Los ómnibus entraron violentamente en un cono de luz. Los rugientes motores cambiaron el ritmo de sus revoluciones y luego se detuvieron. La brusca transición despertó a los viajeros. Hubo preguntas, cuchicheos y afuera, silbante, el enjundioso viento del Sur fustigó las ventanillas, sacudió la estructura de hierro y madera y penetró por la puerta que se abría ya hacia la entrada.
– Uzcudún… Una hora de descanso… -canturreó el conductor, indicando la salida, mientras su acompañante vigilaba el descenso de los pasajeros.
Entorpecidos, adormilados, enervados todavía por el frío creciente y la forzada inmovilidad, hombres y mujeres abandonaban el vehículo, recobrando de pronto las ganas de reír y de cambiar palabras sin sentido.
– ¡Eh!, señor… ¿No baja a comer algo?
El coronel Montoya miró al mecánico y éste retrocedió súbitamente amedrentado, sin saber bien por qué. El coronel lo contemplaba sin verlo, traspasándolo con una mirada dura, dominadora y clamante. Los grandes ojos azules, dilatados por la ebriedad carecían de expresión y, sin embargo, encerraban un ruego o una orden.
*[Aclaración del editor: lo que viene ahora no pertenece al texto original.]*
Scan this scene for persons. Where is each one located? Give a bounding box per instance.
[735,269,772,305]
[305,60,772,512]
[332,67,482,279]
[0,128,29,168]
“¿Qué le pasará a este tipo?», murmuró el hombre, avanzando presuroso hacia la delantera del ómnibus. A pesar de toda su experiencia del camino no consiguió ahuyentar una rara sensación de miedo y se sintió más seguro al reunirse con sus compañeros alrededor de la mesa acostumbrada.
El intervalo en Uzcudún fue tan breve y preciso como todos los anteriores. Los conductores, modernos mayorales, tenían por látigo un reloj que marcaba el exacto tiempo del descanso y las etapas. Apenas los viajeros se dispersaron en torno de las rústicas mesas, un mozo y su patrón distribuyeron con tosca pericia la sopa, el pan y el vino. Al nervioso parloteo lo remplazó entonces el chocar de vasos, botellas, platos y cucharas.